- Conference: Independent
- Record: 11–8
- Head coach: Leonard Tanseer (8th season);
- Captains: Gene Gillen; John Brnich;
- Home arena: Wister Hall

= 1940–41 La Salle Explorers men's basketball team =

American college basketball season

The 1940–41 La Salle Explorers men's basketball team represented La Salle University during the 1940–41 NCAA men's basketball season. The head coach was Leonard Tanseer, coaching the explorers in his eighth season.

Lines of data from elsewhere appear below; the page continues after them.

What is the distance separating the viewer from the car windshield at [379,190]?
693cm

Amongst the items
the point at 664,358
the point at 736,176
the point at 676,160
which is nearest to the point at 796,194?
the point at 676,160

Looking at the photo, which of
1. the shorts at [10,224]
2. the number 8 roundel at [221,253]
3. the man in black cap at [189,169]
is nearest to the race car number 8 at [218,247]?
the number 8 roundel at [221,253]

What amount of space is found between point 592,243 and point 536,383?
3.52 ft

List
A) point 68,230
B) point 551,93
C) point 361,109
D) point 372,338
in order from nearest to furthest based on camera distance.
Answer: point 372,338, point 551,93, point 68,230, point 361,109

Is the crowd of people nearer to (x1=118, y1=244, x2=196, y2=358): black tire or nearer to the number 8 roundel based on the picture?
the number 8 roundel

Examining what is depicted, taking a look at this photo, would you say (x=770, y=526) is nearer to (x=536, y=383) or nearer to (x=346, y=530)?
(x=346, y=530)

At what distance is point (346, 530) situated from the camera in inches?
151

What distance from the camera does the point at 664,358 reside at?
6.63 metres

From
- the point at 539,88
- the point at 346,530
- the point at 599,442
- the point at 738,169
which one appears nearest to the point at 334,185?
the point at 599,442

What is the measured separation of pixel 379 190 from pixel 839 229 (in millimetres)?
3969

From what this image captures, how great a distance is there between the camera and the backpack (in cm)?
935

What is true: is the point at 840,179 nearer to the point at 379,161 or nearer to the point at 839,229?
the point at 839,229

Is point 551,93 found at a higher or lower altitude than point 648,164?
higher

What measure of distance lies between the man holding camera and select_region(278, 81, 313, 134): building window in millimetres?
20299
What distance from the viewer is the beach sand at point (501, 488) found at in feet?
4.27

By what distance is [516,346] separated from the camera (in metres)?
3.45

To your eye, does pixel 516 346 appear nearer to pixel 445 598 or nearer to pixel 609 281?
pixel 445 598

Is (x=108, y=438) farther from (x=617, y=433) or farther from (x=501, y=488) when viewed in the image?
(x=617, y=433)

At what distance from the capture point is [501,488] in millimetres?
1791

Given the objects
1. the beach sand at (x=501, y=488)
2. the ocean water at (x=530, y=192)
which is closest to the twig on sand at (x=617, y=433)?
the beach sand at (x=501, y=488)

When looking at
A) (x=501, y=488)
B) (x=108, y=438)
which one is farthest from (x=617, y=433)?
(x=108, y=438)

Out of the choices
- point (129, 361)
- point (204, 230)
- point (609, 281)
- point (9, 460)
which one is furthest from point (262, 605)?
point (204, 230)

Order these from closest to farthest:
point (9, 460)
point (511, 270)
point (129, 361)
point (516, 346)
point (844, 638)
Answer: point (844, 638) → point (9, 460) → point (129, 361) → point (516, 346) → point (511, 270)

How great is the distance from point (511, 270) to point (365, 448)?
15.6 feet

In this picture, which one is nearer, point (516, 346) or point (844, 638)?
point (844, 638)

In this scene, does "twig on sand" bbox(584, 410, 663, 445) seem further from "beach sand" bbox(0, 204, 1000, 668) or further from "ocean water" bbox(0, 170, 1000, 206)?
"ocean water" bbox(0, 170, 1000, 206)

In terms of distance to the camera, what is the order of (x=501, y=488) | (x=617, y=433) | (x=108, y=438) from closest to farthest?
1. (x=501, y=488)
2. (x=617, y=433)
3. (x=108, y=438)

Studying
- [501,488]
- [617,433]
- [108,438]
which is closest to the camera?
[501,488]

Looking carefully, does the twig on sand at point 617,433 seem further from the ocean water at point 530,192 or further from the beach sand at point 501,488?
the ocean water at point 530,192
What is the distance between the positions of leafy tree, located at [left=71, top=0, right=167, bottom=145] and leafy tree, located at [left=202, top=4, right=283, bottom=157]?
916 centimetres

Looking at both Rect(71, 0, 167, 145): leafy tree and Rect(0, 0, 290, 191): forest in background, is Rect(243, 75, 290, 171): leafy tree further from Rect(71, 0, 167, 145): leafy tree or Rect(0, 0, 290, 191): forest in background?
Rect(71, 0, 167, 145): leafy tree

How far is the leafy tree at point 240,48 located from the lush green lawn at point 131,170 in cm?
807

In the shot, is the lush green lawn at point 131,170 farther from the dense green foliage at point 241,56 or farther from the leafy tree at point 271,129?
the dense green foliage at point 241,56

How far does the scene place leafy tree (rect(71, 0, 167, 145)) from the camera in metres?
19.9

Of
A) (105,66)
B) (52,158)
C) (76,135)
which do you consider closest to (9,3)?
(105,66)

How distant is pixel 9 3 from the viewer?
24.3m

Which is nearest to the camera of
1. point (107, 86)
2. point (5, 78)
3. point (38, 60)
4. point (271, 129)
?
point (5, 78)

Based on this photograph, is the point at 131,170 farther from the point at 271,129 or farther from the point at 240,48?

The team finished with an overall record of 11–8.

==Schedule==

| Date time, TV | Opponent | Result | Record | Site city, state |
| Dec 1, 1940 | Loyola (MD) | W 53–44 | 1–0 | Wister Hall Philadelphia, PA |
| Dec. 3, 1940 | at Wyomissing P.I. | W 54–41 | 2–0 |  |
| Dec 5, 1940 | Morris–Harvey | W 34–28 | 3–0 | Wister Hall Philadelphia, PA |
| Dec. 17, 1940 | Washington College | W 51–22 | 4–0 | Wister Hall Philadelphia, PA |
| Dec. 24, 1940 | Rice | L 45–51 | 4–1 | Wister Hall Philadelphia, PA |
| Jan. 3, 1941 | Santa Clara | W 41–37 | 5–1 | Wister Hall Philadelphia, PA |
| Jan. 8, 1941 | Davis-Elkins | W 44–43 | 6–1 | Wister Hall Philadelphia, PA |
| Jan. 12, 1941 | Moravian | W 48–22 | 7–1 | Wister Hall Philadelphia, PA |
| Jan. 17, 1941 | Temple | L 22–27 | 7–2 | Wister Hall Philadelphia, PA |
| Jan. 26, 1941 | at Akron | W 43–37 | 8–2 | Buffalo, NY |
| Jan. 28, 1941 | at Scranton | L 45–47 | 8–3 | Scranton, PA |
| Feb. 4, 1941 | West Chester | W 43–31 | 9–3 | Wister Hall Philadelphia, PA |
| Feb. 12, 1941 | Manhattan | L 44–53 | 9–4 | Wister Hall Philadelphia, PA |
| Feb. 14, 1941 | Saint Joseph's | L 40–48 | 9–5 | Wister Hall Philadelphia, PA |
| Feb. 20, 1941 | Long Island | L 41–42 | 9–6 | Wister Hall Philadelphia, PA |
| Feb. 24, 1941 | at Muhlenberg | L 49–51 | 9–7 | Allentown, PA |
| Feb. 26, 1941 | LSC Faculty | W 50–35 | 10–7 | Wister Hall Philadelphia, PA |
| Feb. 28, 1941 | Alumni | W 43–36 | 11–7 | Wister Hall Philadelphia, PA |
| Mar. 2, 1941 | Toledo | L 43–56 | 11–8 | Wister Hall Philadelphia, PA |
*Non-conference game. (#) Tournament seedings in parentheses.